++++ Extrait à lire ++++

En réalité, vous le savez, il n’y aura pas d’économies ; du reste, lors des États généraux de la démocratie territoriale, François Hollande lui-même avait reconnu que les économies réalisées grâce à la suppression des départements seraient insignifiantes : « Des arguments en termes d'économies sont souvent avancés pour supprimer un échelon. Ils ne résistent pas à l'examen dès lors qu'il n'est pas question d'abolir les compétences que cette collectivité exerce. »

Bien sûr, il y aura toujours des routes départementales, des collèges, on continuera à verser le RSA. Mais ces services coûteront plus cher, car, c’est une évidence, plus on éloigne l’autorité décisionnelle du terrain, plus la décision est inefficace et coûteuse pour les finances publiques. (Bien sûr ! et applaudissements sur les travées de l'UMP. – M. Yves Détraigne applaudit également.)

Mais que se passera-t-il demain si l’on supprime les départements ? J’ai fait le calcul : aujourd'hui, les cinq départements de la région Pays de la Loire emploient au total 15 000 fonctionnaires !

Cela signifie que vous allez bureaucratiser la France et que, en fin de compte, si cette réforme est adoptée – vous l’avez compris, nous ne la voterons pas –, elle générera plus de coûts supplémentaires que d’économies.

L’État n’a donc pas à se transformer en procureur, alors qu’il laisse filer les déficits et la dette.

Faux procès avec de fausses accusations et de fausses preuves. J’en viens aux faux témoins.

M. Bruno Retailleau. Ce sont ceux qui, d’un jour à l’autre, d’un hémicycle à l’autre, n’hésitent pas à se renier.

Un sénateur du groupe UMP. Une fois de plus !

M. Bruno Retailleau. Ce sont des experts, des élus, souvent d’ailleurs très parisiens – même si je n’ai rien contre les élus parisiens, il y en a d’excellents au sein de mon parti, et je profite d’ailleurs de l’occasion pour les saluer ! (Sourires sur les travées de l'UMP.) Mais l’exception n’est pas la règle !

En tout cas, les experts parisiens à qui il arrive parfois, je le concède bien volontiers, de franchir le périphérique pour passer les vacances dans le Lubéron, ou peut-être à l’île d’Yeu,…

M. Gérard Larcher. C’est bien aussi !

M. Bruno Retailleau. … sont obnubilés par une prétendue nouvelle géographie économique dans laquelle les métropoles sont l’horizon indépassable. Or, comme le dit très bien le géographe Christophe Guilluy, les métropoles représentent au plus 40 % de la population française, et il est stupide d’opposer métropoles et ruralité.

Un sénateur du groupe UMP. Bien sûr !

M. Bruno Retailleau. Si, bien entendu, la France a besoin de métropoles fortes, elle a aussi besoin, en même temps, d’un système périurbain et rural ! (Applaudissements sur les travées de l'UMP. – M. Yves Détraigne, Mme Anne-Marie Escoffier et M. Jacques Mézard applaudissent également.)

++++ Données fournies ++++

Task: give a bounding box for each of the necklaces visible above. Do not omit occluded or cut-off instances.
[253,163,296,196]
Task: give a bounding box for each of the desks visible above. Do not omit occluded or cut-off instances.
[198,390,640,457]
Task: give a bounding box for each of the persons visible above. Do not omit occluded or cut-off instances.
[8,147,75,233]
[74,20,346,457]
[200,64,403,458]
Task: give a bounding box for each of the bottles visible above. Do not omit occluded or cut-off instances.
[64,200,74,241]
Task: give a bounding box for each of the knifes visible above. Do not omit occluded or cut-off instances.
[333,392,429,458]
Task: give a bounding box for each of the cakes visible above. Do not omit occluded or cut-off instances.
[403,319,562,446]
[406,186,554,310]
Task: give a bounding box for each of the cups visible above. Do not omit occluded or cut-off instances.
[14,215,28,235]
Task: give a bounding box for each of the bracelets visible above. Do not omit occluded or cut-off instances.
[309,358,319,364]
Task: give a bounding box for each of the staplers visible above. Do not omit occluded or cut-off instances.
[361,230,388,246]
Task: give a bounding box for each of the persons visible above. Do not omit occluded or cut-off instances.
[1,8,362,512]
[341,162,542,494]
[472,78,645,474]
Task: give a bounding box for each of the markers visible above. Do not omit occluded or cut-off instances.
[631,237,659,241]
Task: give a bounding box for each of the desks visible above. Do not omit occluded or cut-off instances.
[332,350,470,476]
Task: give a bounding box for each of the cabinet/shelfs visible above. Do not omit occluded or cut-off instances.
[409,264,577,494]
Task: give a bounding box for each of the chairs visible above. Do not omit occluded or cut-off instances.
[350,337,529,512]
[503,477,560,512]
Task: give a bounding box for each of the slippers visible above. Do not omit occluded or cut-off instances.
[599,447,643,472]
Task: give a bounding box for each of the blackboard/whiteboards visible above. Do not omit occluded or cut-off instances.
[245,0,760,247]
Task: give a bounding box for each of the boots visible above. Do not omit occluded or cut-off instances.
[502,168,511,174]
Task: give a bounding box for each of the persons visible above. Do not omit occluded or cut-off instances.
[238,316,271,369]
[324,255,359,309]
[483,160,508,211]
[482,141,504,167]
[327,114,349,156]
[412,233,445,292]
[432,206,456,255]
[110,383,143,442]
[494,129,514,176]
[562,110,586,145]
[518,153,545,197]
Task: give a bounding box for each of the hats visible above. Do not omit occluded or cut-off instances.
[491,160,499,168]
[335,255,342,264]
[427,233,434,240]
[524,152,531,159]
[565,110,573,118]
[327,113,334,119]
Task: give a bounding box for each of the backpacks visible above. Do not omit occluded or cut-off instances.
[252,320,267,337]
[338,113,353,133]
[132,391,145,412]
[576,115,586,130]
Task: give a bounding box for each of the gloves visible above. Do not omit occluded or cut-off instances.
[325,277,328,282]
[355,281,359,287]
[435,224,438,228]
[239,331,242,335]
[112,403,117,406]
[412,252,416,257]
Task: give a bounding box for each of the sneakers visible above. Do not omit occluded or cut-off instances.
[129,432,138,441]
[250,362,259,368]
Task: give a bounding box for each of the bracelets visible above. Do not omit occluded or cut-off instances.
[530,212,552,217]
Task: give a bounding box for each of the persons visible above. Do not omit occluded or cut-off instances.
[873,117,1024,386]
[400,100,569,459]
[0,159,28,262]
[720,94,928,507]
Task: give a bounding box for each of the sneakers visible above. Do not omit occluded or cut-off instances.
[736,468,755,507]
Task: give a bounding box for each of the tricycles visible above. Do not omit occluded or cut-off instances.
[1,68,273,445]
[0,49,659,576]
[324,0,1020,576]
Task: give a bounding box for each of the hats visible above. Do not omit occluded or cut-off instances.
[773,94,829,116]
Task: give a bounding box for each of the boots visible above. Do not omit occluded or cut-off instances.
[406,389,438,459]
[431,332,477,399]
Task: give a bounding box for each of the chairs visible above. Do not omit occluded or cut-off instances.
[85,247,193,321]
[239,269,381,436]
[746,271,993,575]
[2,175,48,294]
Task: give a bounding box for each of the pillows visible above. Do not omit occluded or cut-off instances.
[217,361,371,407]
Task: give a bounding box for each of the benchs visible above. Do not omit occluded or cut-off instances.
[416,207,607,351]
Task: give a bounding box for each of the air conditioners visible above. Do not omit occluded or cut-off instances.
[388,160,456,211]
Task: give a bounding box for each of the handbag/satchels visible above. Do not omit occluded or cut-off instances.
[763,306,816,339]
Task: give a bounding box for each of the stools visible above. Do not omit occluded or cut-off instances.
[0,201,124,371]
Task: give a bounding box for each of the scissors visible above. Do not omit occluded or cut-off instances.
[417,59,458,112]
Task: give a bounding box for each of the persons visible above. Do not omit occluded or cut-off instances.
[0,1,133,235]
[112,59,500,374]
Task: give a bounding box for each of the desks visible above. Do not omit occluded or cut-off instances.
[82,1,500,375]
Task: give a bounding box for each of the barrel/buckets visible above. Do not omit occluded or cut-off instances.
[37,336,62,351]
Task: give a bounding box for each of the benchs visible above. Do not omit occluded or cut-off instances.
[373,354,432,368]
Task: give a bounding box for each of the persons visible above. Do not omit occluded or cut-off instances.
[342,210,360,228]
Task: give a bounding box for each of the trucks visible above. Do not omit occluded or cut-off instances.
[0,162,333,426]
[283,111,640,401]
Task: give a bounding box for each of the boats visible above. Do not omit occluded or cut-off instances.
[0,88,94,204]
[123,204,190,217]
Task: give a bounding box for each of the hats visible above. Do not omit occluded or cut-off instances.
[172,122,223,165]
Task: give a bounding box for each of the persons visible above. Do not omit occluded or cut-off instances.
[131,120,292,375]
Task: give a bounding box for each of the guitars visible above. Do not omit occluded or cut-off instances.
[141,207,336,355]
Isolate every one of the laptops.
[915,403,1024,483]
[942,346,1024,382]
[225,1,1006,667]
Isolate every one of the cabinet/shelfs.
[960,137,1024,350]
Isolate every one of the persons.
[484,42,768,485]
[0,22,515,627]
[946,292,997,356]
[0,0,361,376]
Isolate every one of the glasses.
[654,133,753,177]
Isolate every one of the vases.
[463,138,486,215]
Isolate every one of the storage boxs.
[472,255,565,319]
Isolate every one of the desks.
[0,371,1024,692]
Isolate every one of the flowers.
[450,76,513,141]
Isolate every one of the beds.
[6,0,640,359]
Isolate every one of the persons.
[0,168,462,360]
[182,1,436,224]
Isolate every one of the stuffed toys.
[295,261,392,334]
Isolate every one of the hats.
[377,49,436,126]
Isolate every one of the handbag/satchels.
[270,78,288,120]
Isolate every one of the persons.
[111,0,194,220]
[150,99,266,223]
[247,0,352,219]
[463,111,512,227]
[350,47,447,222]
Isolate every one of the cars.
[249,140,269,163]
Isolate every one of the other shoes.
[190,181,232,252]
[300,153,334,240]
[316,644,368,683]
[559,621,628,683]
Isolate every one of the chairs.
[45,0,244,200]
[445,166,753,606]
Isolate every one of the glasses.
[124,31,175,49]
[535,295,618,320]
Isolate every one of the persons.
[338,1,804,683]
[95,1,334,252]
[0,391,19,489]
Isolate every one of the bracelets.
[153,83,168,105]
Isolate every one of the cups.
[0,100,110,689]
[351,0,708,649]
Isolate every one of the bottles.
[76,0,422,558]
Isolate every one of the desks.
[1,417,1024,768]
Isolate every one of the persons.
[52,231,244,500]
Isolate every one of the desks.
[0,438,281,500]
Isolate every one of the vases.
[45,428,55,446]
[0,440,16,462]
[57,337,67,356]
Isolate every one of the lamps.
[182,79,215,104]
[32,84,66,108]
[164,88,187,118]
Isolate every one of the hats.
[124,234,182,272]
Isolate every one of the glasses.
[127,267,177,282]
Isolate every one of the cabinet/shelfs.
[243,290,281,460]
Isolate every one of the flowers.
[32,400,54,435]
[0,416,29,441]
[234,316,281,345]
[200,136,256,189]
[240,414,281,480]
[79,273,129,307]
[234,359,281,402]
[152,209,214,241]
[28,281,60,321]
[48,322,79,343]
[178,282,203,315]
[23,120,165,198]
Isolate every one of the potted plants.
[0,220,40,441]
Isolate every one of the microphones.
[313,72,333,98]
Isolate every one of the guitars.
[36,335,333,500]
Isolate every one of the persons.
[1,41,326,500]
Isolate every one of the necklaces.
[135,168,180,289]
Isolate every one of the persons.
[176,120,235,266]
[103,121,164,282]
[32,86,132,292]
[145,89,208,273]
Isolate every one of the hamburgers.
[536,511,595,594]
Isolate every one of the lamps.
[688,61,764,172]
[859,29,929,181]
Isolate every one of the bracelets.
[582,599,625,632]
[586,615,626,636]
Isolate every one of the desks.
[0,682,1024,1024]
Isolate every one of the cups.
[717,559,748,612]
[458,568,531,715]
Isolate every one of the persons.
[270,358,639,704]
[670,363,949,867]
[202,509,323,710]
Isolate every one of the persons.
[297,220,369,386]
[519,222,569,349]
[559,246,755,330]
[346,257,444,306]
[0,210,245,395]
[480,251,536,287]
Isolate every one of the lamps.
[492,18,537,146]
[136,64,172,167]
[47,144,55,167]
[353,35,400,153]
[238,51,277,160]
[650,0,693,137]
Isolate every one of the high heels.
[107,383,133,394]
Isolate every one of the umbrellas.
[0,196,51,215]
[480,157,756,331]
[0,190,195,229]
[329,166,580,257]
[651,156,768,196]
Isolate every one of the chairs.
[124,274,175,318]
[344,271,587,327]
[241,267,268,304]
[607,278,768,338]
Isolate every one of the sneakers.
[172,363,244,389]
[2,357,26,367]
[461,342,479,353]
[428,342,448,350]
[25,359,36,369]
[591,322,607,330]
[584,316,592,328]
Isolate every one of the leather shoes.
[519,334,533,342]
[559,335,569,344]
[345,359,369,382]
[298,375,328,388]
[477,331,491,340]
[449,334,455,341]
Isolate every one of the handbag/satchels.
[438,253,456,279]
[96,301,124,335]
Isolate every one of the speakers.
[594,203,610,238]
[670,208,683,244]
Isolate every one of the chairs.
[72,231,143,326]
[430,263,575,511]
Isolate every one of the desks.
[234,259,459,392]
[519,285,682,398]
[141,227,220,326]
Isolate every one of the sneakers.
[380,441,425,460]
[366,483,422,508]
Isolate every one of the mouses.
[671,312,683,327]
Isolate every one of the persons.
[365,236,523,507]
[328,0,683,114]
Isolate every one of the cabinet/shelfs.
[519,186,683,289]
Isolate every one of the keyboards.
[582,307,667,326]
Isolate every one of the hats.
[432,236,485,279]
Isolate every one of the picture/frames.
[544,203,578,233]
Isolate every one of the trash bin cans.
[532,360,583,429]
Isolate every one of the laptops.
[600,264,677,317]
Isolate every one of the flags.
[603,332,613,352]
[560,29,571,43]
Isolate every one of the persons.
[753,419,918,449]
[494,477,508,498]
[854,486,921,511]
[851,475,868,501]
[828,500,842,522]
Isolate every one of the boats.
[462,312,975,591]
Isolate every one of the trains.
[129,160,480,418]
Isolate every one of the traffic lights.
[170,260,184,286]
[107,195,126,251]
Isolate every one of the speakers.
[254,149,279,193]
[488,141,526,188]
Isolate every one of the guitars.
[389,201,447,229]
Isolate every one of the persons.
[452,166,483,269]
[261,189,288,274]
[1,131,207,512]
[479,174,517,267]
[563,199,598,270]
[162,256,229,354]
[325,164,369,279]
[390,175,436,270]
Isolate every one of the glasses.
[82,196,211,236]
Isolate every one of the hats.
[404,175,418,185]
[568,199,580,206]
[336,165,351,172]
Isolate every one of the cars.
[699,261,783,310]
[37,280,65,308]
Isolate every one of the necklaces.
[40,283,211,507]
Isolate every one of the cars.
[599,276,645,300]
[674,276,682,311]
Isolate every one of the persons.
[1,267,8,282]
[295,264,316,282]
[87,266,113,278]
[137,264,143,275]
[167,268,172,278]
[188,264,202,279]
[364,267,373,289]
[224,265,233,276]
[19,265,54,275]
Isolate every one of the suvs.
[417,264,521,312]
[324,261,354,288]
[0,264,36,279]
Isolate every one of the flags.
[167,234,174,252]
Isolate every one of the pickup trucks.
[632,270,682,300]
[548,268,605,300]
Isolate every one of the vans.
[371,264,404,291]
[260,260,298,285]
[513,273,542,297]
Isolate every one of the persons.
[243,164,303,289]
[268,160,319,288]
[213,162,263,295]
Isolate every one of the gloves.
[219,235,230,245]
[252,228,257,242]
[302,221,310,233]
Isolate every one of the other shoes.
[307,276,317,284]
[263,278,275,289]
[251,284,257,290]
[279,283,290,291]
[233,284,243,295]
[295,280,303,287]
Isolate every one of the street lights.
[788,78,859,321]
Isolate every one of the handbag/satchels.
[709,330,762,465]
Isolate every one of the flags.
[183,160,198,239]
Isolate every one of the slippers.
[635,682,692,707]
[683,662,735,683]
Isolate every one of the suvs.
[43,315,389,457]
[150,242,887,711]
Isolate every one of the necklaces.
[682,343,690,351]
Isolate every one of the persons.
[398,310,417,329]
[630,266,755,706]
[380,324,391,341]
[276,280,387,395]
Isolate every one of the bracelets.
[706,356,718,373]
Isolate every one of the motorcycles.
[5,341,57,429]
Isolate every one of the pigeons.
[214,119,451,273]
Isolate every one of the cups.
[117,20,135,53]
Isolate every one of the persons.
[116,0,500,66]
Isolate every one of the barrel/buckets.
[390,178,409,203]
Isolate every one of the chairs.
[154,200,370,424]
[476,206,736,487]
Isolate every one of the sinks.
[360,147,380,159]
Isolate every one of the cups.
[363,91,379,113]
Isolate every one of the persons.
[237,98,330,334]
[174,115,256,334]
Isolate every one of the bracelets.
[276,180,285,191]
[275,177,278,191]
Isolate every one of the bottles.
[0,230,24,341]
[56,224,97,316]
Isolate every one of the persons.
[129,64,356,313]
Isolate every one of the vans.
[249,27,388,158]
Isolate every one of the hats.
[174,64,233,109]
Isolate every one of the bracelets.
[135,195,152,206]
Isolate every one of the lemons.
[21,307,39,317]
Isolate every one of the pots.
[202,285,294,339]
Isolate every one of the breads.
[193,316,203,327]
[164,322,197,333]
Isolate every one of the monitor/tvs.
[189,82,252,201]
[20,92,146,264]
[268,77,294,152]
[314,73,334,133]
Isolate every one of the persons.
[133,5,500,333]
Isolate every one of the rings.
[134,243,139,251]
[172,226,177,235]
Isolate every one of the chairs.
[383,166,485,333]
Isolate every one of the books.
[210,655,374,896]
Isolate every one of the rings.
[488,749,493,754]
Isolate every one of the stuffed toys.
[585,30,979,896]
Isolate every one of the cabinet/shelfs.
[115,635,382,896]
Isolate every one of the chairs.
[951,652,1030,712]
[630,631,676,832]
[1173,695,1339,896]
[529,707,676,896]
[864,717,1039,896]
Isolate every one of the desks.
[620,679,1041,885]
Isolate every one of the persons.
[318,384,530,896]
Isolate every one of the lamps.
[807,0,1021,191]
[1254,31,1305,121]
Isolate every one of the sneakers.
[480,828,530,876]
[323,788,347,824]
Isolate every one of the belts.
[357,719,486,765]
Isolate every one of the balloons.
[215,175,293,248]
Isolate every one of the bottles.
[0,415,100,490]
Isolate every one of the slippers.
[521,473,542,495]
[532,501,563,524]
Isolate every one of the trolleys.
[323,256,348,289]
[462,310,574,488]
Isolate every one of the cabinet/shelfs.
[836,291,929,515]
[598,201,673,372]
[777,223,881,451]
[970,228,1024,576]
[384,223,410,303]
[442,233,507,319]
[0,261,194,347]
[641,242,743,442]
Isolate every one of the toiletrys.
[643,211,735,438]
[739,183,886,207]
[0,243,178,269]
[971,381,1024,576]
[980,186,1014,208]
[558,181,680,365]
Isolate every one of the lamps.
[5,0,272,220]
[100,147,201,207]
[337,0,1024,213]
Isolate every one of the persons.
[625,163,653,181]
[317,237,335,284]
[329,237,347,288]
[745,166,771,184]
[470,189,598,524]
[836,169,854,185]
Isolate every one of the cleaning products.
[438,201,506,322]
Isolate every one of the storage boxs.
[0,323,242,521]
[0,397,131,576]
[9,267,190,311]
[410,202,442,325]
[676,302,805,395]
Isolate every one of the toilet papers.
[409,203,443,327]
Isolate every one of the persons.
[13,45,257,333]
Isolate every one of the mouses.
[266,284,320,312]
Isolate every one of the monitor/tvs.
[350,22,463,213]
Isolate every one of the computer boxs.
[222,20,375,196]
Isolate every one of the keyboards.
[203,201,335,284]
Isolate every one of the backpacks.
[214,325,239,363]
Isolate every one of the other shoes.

++++

> Demande A
D'après l'extrait, combien de fonctionnaires les cinq départements de la région Pays de la Loire emploient-ils au total aujourd'hui ?
> Demande B
Veuillez modifier le passage de l'extrait commençant par « L’État n’a donc » et allant jusqu'à « aux faux témoins. » : remplacez « procureur » par « juge ».
Les données ne jouent ici aucun rôle.

> Résultat A
15 000 fonctionnaires.

> Résultat B
L’État n’a donc pas à se transformer en juge, alors qu’il laisse filer les déficits et la dette.

Faux procès avec de fausses accusations et de fausses preuves. J’en viens aux faux témoins.